» **TEXT UNDER STUDY**
# # #

A study. conducted by neuroscientists Patricia Conrod, Steven Laviolette, Iris Balodis and Jibran Khokhar, has found that cannabis use could lead to cognitive abnormalities, inhibitory control and impairments in working memory in an adolescent brain.
The research, showcased at the 13th Annual Canadian Neuroscience Meeting, was broken up into segments for better understanding.
Dr. Patricia Conrod, at Université de Montréal, studied 3,826 7th grade students entering high school in 2012 and 2013 in the Greater Montreal region. They were assessed annually for a period of 4 years on cannabis and alcohol use and their cognitive function was evaluated using computerized cognitive tests.
Conrod and her fellow researchers found cannabis use to be linked to impairments in working memory and inhibitory control (self-control). Furthermore, the use of the drug was also linked to deficits in perceptual reasoning and memory recall.
Dr. Steven Laviolette, who studied the effects of delta-9-tetrahydrocannabinol or THC, the psychoactive compound in cannabis, in rodent animal models, demonstrated that adolescent exposure to tetrahydrocannabinol or THC induces changes inside a specific region of the brain called the prefrontal cortex (PFC) and in a brain circuit, the mesolimbic pathway. These changes closely resemble the abnormalities observed in Schizophrenia patients.
The team, however, was happy to find that the drugs that restore normal PFC function in early adulthood could reverse the repercussions of THC exposure in adolescents.
Interestingly, it was also seen that co-administering THC with drugs that prevent the THC-induced disruption in brain signaling pathways hindered the development of schizophrenia-like effects.
Dr. Iris Balodis, from McMaster University, looked at the mechanisms which motivate individuals to act and make decisions that can go against a person’s best interest, as generally witnessed in people suffering from addiction. For this, he created an activity where subjects (both cannabis users and non-users) could choose between an easy and a hard task, which, when completed successfully, will fetch them cash rewards – more cash for the harder tasks.
During the activity, Balodis and her team looked at the differences in activity in different brain regions by functional magnetic resonance imaging. Initial findings showed that there are differences in encoding the value of the reward (money) and of the effort cost (amount of work done) in individuals addicted to marijuana relative to healthy controls.

# # #

[Stored entries]
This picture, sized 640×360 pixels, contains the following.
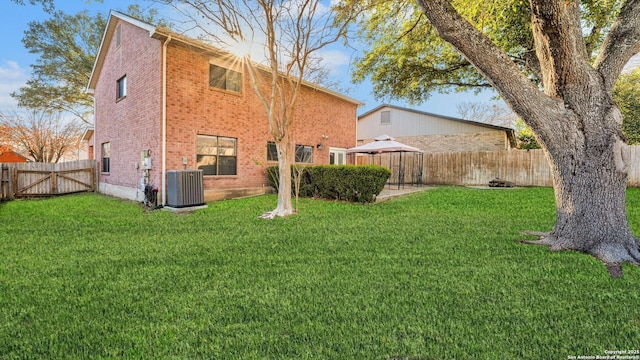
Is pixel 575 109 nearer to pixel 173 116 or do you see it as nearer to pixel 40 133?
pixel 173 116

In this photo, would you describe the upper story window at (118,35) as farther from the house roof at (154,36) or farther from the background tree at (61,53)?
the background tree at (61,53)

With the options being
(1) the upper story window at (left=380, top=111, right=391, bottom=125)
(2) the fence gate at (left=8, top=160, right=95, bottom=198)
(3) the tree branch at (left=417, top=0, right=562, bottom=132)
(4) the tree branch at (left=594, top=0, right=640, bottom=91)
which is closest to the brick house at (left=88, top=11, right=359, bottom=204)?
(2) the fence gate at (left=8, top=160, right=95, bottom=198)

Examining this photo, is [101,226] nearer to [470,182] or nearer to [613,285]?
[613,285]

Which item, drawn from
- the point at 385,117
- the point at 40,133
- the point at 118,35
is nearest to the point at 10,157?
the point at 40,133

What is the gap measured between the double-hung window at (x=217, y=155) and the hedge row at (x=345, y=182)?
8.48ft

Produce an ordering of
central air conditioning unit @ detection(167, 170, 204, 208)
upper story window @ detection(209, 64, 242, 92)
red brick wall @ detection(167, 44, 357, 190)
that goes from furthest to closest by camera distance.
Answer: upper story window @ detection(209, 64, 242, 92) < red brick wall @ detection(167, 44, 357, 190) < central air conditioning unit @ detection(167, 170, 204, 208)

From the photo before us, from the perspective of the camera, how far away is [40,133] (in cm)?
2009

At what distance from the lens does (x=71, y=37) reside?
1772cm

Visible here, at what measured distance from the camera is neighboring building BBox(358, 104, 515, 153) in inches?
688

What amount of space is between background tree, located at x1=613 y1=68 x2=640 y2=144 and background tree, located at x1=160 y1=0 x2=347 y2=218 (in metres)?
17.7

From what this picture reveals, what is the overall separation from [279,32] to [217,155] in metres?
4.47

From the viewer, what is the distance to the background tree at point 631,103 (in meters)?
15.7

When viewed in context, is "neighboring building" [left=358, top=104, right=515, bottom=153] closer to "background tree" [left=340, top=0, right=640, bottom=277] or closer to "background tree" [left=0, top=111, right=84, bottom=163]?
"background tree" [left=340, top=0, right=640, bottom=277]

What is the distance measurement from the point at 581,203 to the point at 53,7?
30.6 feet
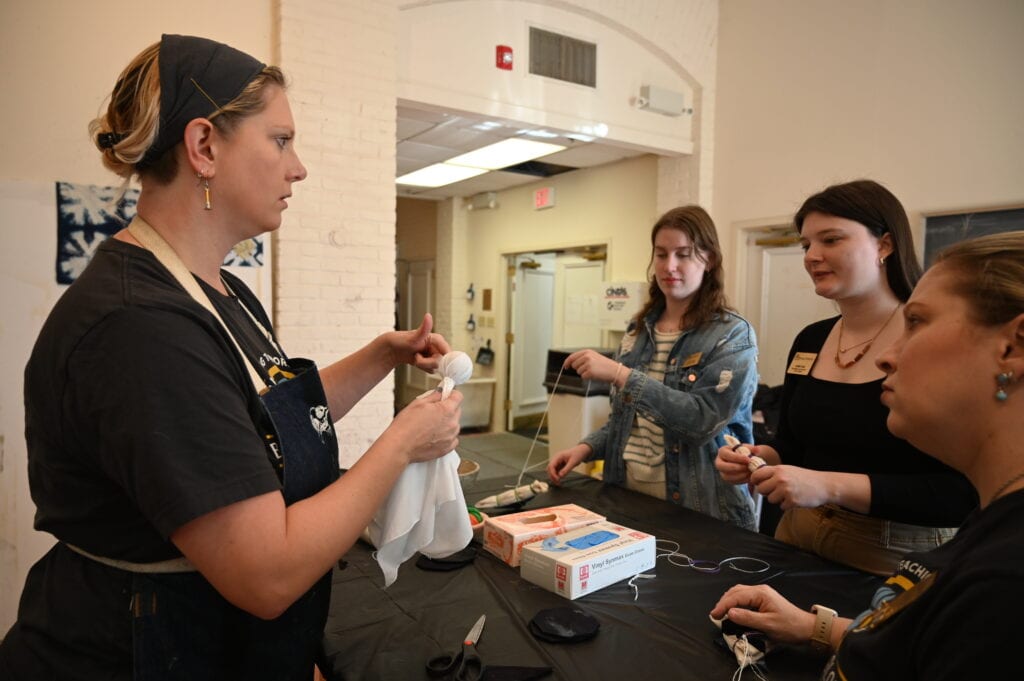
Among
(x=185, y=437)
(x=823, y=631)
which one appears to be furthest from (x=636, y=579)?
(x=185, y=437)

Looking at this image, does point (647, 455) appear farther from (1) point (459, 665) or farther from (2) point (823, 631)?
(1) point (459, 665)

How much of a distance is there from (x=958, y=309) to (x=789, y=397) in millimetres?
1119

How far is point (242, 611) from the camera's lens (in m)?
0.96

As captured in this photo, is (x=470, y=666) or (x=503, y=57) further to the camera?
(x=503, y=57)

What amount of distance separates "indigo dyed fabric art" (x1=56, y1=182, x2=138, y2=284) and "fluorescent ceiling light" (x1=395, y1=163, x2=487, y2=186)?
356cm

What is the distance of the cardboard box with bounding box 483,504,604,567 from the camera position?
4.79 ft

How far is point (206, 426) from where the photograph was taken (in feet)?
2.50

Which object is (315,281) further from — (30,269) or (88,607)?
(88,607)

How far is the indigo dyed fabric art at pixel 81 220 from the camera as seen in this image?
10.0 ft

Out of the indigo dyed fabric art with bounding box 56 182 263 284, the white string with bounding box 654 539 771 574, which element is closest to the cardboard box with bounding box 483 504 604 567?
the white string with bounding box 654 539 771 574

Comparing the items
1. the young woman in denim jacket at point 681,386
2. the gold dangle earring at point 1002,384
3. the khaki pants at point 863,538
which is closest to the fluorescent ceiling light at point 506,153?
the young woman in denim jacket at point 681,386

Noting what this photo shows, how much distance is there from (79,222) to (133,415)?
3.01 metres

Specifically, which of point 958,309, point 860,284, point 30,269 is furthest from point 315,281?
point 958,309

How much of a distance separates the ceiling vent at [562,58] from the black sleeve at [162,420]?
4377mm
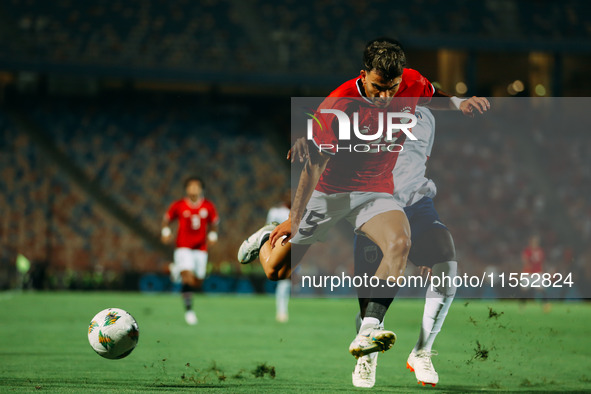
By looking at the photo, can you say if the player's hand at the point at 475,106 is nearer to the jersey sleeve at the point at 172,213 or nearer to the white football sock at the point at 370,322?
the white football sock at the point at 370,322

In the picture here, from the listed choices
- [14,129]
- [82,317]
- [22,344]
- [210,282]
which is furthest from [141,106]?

# # #

» **INSTRUCTIONS**
A - Using the cannabis article, decide whether each statement agrees with it, and back each yes or no with the article's deciding words, quoted exactly: (i) Conrod's students were assessed every year for four years. (ii) The research was presented at the 12th Annual Canadian Neuroscience Meeting. (iii) In Balodis's activity, the harder tasks paid more cash.
B - Reproduce, word for word, the part of the cannabis article that opens with the words containing "During the activity, Balodis" and closes with "to healthy controls.".
You won't need the items for any of this.

» **ANSWERS IN ORDER**
A -
(i) Yes: "They were assessed annually for a period of 4 years"
(ii) No: "showcased at the 13th Annual Canadian Neuroscience Meeting"
(iii) Yes: "more cash for the harder tasks"

B -
During the activity, Balodis and her team looked at the differences in activity in different brain regions by functional magnetic resonance imaging. Initial findings showed that there are differences in encoding the value of the reward (money) and of the effort cost (amount of work done) in individuals addicted to marijuana relative to healthy controls.